→ **TO BE DONE**
Rescale the lines starting at the line containing "Taking the image" and ending with the last line, writing out every one of them again with its request. Multiply each pixel coordinate in the answers by 2.15 and round to whole numbers, with halves rounded up; leave the requests unchanged.
##### PROVIDED DATA #####
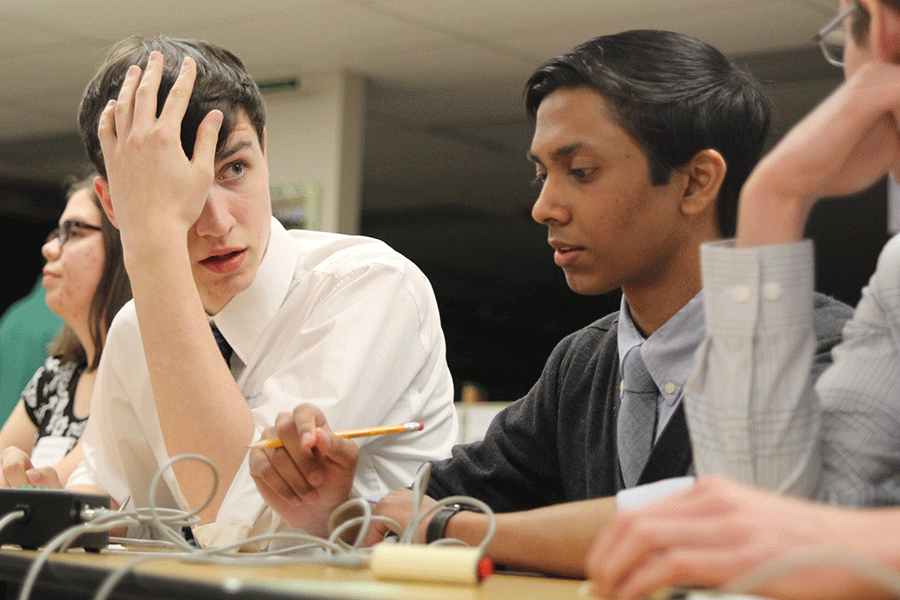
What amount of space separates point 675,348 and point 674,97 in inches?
13.6

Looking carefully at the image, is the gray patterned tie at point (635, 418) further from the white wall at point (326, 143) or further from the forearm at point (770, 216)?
the white wall at point (326, 143)

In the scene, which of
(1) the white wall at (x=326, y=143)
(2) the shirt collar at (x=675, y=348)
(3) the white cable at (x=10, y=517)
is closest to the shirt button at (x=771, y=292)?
(2) the shirt collar at (x=675, y=348)

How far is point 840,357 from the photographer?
0.94 m

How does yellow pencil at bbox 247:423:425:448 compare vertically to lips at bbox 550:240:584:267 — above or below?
below

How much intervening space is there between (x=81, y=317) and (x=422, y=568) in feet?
6.78

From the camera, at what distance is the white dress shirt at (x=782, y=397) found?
86 cm

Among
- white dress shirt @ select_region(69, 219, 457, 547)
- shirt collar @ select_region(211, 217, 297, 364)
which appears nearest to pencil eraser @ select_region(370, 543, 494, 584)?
white dress shirt @ select_region(69, 219, 457, 547)

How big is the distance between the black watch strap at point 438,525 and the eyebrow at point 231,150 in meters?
0.71

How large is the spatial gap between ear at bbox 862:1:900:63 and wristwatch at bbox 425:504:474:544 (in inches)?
24.5

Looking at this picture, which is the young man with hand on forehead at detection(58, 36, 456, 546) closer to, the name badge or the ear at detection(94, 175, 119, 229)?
the ear at detection(94, 175, 119, 229)

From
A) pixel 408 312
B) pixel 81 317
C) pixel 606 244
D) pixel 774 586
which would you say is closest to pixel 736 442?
pixel 774 586

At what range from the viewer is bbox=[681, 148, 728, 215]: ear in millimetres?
1270

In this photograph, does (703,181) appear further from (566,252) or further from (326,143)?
(326,143)

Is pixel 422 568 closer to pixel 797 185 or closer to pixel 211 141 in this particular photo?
pixel 797 185
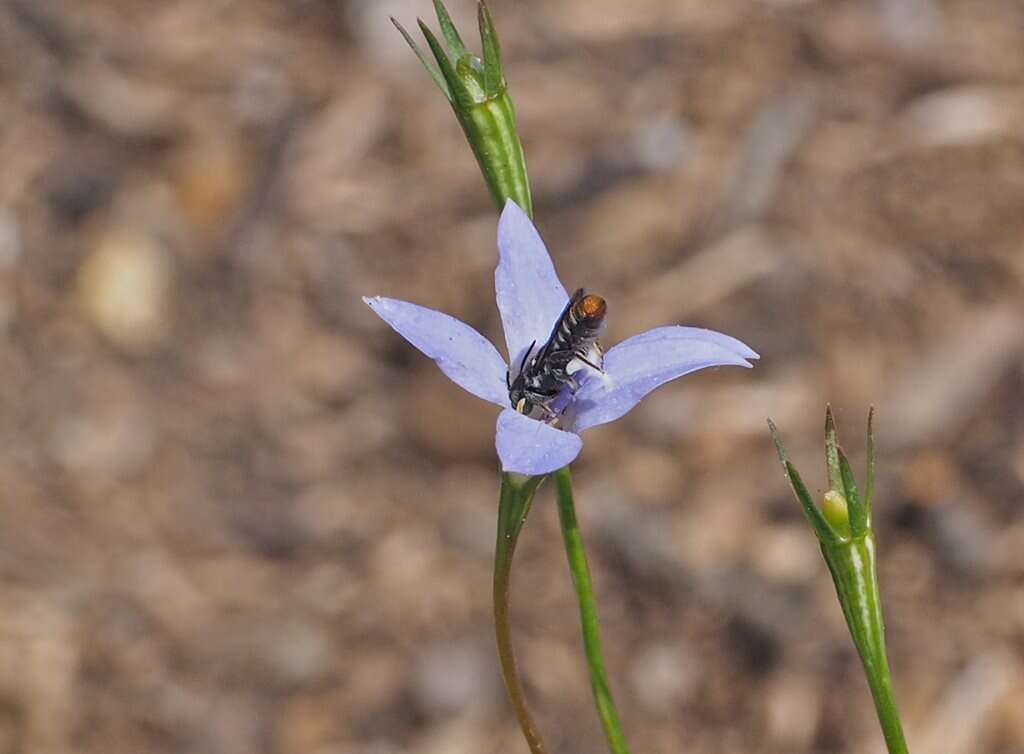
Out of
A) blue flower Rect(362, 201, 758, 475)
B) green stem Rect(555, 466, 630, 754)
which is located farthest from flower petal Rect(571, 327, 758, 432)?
green stem Rect(555, 466, 630, 754)

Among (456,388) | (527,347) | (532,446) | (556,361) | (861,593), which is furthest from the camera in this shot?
(456,388)

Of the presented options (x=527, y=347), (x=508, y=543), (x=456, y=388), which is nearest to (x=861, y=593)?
(x=508, y=543)

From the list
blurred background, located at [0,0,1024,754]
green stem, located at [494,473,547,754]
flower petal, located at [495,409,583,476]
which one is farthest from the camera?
blurred background, located at [0,0,1024,754]

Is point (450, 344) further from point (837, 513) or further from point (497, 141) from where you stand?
point (837, 513)

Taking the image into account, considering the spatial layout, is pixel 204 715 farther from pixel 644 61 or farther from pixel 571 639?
pixel 644 61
#####
→ **RESULT OF THIS EXERCISE**
Taking the image into account, considering the spatial layout, is pixel 204 715 farther from pixel 644 61 or farther from pixel 571 639?
pixel 1385 131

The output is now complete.